I did enjoy that part of the story was told through a female character.  So many of the books in this genre (aside from many of the young adult dystopian novels) feature mostly male characters that the story is told through.   I do wish her character was stronger and independent, rather than the damsel in distress role she took most of the time.

Aside from that, it is a very enjoyable and thought-provoking book.  Like One Second After, this will really help people think about prepping and go over survival scenarios in their heads about what they would do in Kyle or Jennifer’s shoes.

Earlier versions of the ebook had numerous grammatical errors and typos, but the book was rereleased in 2014 and presumably was edited.

Book Review – After the Event by T.A. Williams

Book Review – After the Event by T.A. Williams

This book is the first in a series, but I would consider it a novella rather than a full novel.  It is a quick read if you are looking to pick up something short to read.

In a single moment
hundreds of thousands of people died instantly,
every plane fell from the sky
and the world was plunged into darkness.
This became known as The Event.

The main character is Grant,  deadbeat dad whose alcoholism leads him to disappoint his family time and again.  When his wife passes away, he turns to alcohol to take away the pain and leaves his oldest son with the job of looking after his kids.  Then the disaster hits, known as “The Event”,  hinted to be an EMP.

One nice thing about this book is it had some scenes from the perspective of  the kids in the novel, however it primarily focused on their relationship with their dad, and not so much their reaction to the entire situation.   Towards the end, I just wanted to say hasn’t your dad proven himself to you YET?

I did feel that the kid’s reaction to the whole no electricity thing was a bit unrealistic.  They never complained about lack of television, the food situation or really seem to be affected by the disaster in any way shape or form, except for how it meant their relationship with their father evolved.  They literally took it in stride with not even a minor grumble.  I would have liked to have seen even some minor griping about video games or internet or something!

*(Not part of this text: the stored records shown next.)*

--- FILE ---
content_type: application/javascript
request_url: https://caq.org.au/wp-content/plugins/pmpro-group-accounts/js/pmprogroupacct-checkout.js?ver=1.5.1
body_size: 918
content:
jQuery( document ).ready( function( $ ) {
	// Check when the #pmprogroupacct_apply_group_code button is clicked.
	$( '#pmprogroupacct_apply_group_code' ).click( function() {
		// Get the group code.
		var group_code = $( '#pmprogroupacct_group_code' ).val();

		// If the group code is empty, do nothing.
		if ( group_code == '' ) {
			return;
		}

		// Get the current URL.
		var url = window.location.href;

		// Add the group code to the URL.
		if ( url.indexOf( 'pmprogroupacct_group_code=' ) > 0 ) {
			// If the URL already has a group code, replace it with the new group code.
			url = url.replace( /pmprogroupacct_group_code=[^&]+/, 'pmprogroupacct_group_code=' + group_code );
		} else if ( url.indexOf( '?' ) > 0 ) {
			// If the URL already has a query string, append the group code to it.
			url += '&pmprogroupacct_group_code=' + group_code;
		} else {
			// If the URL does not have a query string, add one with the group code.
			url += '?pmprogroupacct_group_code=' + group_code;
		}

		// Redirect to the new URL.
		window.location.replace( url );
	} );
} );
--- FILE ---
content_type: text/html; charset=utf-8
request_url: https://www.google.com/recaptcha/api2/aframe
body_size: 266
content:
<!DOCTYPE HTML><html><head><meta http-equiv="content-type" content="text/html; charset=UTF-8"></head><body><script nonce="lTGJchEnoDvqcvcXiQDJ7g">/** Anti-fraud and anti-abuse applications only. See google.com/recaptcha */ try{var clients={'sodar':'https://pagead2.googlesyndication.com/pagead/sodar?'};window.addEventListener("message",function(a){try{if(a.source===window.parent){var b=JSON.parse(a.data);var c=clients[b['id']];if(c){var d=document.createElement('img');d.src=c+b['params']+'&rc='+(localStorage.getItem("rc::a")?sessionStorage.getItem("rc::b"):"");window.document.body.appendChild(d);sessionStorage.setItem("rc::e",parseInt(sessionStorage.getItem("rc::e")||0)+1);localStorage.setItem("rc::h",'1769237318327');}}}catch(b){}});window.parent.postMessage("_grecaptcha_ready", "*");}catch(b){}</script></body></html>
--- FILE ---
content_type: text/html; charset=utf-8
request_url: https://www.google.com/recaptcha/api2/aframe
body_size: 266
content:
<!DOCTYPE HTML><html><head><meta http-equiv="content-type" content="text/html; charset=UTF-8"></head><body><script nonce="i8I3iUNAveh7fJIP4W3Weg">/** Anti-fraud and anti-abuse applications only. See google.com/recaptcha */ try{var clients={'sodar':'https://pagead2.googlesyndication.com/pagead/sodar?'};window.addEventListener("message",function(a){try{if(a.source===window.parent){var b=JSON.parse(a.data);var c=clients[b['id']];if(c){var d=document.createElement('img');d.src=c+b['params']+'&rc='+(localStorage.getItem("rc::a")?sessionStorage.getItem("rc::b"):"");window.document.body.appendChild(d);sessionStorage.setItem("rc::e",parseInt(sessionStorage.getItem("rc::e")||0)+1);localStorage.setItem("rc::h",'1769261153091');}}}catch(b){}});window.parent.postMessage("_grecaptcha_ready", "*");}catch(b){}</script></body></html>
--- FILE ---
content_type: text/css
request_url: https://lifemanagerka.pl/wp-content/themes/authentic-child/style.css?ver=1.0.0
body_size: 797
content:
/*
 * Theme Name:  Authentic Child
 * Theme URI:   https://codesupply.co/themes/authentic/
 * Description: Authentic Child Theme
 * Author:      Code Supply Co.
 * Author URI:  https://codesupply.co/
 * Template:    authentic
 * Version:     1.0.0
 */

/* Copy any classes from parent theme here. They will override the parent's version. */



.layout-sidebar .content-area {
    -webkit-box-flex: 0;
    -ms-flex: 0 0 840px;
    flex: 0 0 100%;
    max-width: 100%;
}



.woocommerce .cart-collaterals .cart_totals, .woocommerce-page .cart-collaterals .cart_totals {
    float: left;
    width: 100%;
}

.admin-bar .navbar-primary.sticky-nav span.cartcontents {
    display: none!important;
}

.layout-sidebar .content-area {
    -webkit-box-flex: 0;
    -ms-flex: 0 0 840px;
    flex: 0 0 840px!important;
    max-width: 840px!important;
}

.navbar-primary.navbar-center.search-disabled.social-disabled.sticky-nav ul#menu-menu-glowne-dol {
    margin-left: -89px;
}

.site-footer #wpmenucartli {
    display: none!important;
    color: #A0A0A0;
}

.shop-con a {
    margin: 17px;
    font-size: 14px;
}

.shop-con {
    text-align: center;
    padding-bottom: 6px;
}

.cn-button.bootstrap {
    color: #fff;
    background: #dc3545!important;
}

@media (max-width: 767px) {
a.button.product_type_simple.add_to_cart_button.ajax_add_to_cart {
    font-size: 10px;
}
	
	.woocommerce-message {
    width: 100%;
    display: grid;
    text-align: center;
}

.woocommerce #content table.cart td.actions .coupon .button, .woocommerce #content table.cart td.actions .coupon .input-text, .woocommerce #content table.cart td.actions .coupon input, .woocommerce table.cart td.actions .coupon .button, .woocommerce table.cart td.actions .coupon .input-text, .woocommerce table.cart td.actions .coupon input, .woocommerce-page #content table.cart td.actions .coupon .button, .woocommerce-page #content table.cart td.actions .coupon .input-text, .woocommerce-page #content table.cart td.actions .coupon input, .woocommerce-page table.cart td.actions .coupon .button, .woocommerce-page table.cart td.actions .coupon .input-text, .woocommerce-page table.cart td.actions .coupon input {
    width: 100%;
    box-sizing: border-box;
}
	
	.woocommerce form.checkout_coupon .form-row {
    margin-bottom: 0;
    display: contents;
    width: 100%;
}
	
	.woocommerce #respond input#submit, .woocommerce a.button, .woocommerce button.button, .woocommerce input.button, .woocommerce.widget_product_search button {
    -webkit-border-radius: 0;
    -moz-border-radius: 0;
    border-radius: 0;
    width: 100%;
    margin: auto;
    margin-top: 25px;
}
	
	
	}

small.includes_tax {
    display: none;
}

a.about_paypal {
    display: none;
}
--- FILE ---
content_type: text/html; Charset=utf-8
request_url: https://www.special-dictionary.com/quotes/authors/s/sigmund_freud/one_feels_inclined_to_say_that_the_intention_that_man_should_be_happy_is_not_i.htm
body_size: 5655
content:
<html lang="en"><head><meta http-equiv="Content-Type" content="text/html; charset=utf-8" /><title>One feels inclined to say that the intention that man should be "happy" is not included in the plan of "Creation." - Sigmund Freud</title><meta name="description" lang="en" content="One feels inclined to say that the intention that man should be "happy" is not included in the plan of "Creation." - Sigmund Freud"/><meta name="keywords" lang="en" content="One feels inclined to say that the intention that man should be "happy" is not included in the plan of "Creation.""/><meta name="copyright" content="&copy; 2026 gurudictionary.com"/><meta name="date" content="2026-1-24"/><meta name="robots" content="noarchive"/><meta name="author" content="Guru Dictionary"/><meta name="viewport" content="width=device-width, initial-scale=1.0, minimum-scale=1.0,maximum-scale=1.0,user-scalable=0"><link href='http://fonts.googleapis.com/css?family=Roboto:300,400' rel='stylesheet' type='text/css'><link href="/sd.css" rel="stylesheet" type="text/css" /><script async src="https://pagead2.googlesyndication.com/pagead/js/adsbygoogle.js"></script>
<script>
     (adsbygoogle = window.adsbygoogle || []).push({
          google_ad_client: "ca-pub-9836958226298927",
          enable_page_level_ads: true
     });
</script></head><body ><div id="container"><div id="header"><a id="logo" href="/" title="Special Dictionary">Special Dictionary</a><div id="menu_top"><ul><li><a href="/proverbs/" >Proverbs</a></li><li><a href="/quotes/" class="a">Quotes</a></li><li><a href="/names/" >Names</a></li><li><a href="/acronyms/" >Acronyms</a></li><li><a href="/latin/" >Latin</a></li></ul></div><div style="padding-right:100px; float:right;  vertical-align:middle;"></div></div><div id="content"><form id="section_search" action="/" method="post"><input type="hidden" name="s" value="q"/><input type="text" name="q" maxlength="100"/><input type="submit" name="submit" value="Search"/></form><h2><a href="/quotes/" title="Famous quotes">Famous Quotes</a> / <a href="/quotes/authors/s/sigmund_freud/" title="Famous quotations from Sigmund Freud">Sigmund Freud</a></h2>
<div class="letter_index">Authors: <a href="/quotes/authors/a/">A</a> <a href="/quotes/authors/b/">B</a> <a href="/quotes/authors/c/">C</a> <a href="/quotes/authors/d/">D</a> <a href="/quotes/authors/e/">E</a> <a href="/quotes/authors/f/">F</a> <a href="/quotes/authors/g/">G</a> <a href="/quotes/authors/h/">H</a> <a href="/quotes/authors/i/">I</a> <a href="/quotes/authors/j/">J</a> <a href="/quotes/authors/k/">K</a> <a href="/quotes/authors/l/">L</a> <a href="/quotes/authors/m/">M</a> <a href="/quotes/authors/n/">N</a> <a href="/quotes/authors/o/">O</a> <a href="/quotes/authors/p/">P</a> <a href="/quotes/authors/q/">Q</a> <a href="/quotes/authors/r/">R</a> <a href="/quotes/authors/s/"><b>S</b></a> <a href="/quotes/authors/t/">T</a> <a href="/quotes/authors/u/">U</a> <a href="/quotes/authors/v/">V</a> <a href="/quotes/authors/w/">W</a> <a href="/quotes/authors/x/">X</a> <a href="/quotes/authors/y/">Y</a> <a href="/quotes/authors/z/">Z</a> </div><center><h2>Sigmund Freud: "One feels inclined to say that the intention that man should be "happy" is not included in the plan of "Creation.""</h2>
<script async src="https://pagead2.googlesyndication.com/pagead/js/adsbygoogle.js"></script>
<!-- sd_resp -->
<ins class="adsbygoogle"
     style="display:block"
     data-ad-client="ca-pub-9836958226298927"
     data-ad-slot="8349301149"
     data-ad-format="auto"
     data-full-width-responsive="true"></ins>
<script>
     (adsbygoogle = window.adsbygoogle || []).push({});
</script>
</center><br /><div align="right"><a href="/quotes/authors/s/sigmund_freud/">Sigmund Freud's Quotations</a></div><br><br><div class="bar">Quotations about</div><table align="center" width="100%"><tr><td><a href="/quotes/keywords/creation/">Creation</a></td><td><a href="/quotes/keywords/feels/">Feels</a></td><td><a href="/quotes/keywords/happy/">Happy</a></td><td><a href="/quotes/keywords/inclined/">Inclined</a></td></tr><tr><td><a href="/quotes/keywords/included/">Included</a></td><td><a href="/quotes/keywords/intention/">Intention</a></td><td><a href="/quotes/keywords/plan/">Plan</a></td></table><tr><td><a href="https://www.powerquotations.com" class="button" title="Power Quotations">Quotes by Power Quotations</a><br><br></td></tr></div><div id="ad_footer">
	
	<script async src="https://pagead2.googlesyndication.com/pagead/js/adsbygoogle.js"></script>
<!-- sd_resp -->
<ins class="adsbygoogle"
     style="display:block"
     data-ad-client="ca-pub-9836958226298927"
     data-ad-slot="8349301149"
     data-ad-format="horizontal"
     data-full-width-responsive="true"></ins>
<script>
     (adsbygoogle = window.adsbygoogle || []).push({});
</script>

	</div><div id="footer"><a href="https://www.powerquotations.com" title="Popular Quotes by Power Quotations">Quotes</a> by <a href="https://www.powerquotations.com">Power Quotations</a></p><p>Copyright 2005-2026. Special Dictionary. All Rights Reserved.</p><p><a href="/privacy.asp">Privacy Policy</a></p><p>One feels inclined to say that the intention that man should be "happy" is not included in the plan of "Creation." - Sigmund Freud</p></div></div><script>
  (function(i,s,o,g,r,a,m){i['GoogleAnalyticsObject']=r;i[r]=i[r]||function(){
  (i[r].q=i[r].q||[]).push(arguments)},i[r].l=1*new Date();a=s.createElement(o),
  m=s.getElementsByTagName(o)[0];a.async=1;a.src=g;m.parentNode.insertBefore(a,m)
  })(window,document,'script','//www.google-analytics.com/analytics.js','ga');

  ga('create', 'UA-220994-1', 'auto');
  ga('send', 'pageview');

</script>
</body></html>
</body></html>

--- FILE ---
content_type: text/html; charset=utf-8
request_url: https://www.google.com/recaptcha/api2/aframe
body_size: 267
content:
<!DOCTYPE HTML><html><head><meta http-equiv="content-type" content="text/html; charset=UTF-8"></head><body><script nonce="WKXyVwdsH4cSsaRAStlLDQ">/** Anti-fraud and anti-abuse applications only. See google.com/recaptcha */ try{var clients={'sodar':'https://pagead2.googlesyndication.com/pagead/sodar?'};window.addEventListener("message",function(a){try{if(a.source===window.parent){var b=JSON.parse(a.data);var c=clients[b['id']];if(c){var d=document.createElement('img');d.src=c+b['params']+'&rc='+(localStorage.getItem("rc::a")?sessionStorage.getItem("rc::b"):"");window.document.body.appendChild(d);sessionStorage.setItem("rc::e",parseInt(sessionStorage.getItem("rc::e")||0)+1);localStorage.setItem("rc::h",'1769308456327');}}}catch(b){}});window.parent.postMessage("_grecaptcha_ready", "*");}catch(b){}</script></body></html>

“Alec, where did all the lights go?” Alya asked as she flopped her head back on his lap.

He ran his hand gently through her hair and stared up into the dark night sky.  How did he answer a question in which he didn’t know the answer? Of course he hadn’t really spent much time pondering the question.  The first few days he had wondered but after that his attention had turned to trying to protect his family.

I felt some of the characters could have been fleshed out more, and it would have added a lot to the book.  Two neighbors could have had more detail added so that as a reader you are invested in them more.  As it is, even though they were vital to survival, we never really learned much about them and they both had numerous skills which could have taught the reader more about prepping.

The story did jump around a bit, which I guess should be expected for being novella length.  For example, they are preparing for winter then next chapter we are nearly through winter, without much explanation about how they survived, which I would have really liked to see, other than brief mentions of hunting and fishing.

Overall, worth a read, especially since they are pretty fast and can be read in a few hours.